ЦИТИРУЕМЫЙ ОТРЫВОК =
········

Если он не замечал поклонов, на это не обижались. Рассеянность мистера Смита была известна всем; она стала такой же достопримечательностью города, как старый королевский замок и вспыльчивость профессора Фергюсона.
Его привычка говорить с собой и улыбаться своим мыслям еще более укрепилась. Он сам рассказывал, что однажды слышал, какими замечаниями по-шотландски обменялись по его адресу две уличные торговки.
— Бог мой! — сказала одна и сочувственно покачала головой. — Вот бедняга!
— А ведь прилично одет, — заметила вторая, подразумевая: не странно ли, что его одного отпускают из дому?
А вот один из рассказов Вальтера Скотта, как обычно, обстоятельный и колоритный.

········

УСЛОВИЯ ЗАДАНИЯ =
1. Перечислите всех людей, которые названы по имени или фамилии в отрывке о рассеянности мистера Смита.
2. Перепишите дословно часть отрывка о рассеянности мистера Смита, начиная со слов «Если он не замечал» и заканчивая словами «вспыльчивость профессора Фергюсона.» включительно.
Объекты, приведенные далее, для работы не понадобятся.

НЕОБРАБОТАННЫЕ ЗАПИСИ =
········

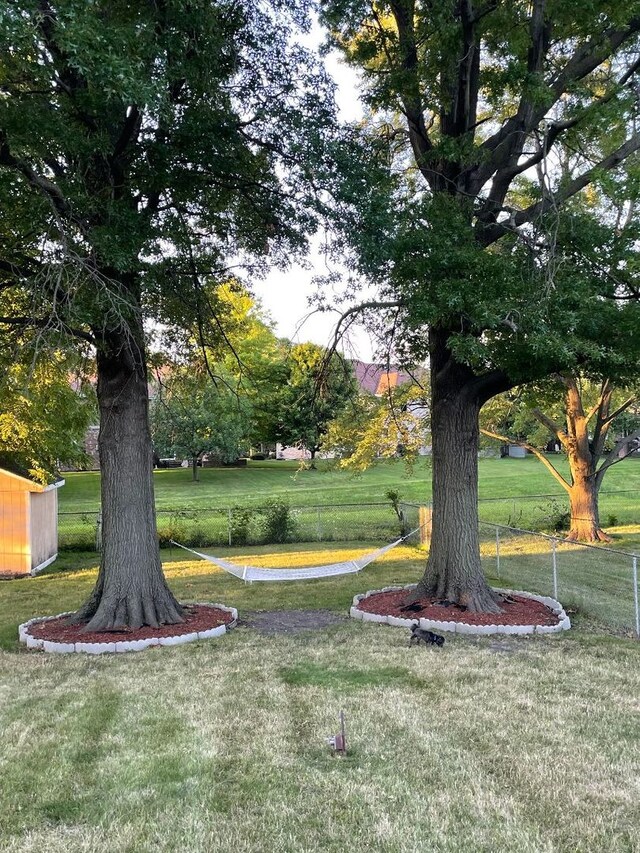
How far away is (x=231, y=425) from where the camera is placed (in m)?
35.3

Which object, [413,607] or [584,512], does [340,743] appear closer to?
[413,607]

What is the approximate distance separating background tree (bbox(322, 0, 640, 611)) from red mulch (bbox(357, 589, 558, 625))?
0.28 metres

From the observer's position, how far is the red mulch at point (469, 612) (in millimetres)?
7780

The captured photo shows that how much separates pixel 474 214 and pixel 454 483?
11.9ft

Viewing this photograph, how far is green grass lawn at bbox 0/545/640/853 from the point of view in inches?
113

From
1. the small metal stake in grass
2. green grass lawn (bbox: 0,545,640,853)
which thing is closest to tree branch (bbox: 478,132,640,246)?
green grass lawn (bbox: 0,545,640,853)

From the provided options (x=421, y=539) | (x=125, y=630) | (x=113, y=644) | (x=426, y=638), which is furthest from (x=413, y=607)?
(x=421, y=539)

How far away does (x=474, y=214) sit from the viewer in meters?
8.54

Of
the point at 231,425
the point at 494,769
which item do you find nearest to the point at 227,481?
the point at 231,425

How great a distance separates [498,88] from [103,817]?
855 centimetres

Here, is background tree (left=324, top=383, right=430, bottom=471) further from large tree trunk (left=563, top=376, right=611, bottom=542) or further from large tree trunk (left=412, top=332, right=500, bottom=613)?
large tree trunk (left=412, top=332, right=500, bottom=613)

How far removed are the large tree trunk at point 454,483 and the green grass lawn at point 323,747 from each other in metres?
1.67

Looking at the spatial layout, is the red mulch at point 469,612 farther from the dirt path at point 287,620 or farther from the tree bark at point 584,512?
the tree bark at point 584,512

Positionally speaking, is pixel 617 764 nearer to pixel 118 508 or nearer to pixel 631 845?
pixel 631 845
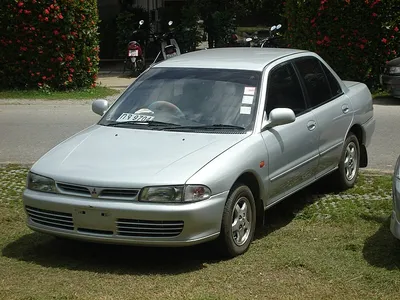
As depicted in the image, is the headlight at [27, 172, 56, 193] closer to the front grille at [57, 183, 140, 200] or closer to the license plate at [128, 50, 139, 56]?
the front grille at [57, 183, 140, 200]

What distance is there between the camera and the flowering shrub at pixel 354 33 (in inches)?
645

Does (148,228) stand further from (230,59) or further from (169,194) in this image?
Result: (230,59)

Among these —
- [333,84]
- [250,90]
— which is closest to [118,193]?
[250,90]

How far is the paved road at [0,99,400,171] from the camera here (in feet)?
36.0

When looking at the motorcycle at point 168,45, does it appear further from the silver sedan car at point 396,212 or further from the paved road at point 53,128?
the silver sedan car at point 396,212

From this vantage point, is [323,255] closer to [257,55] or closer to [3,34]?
[257,55]

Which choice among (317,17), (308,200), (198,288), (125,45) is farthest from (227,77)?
(125,45)

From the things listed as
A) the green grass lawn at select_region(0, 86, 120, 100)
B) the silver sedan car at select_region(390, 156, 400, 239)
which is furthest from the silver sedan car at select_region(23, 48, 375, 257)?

········

РЕЗУЛЬТАТЫ ЗАДАНИЯ =
1. Мистер Смит, профессор Фергюсон, Вальтер Скотт.

2.
Если он не замечал поклонов, на это не обижались. Рассеянность мистера Смита была известна всем; она стала такой же достопримечательностью города, как старый королевский замок и вспыльчивость профессора Фергюсона.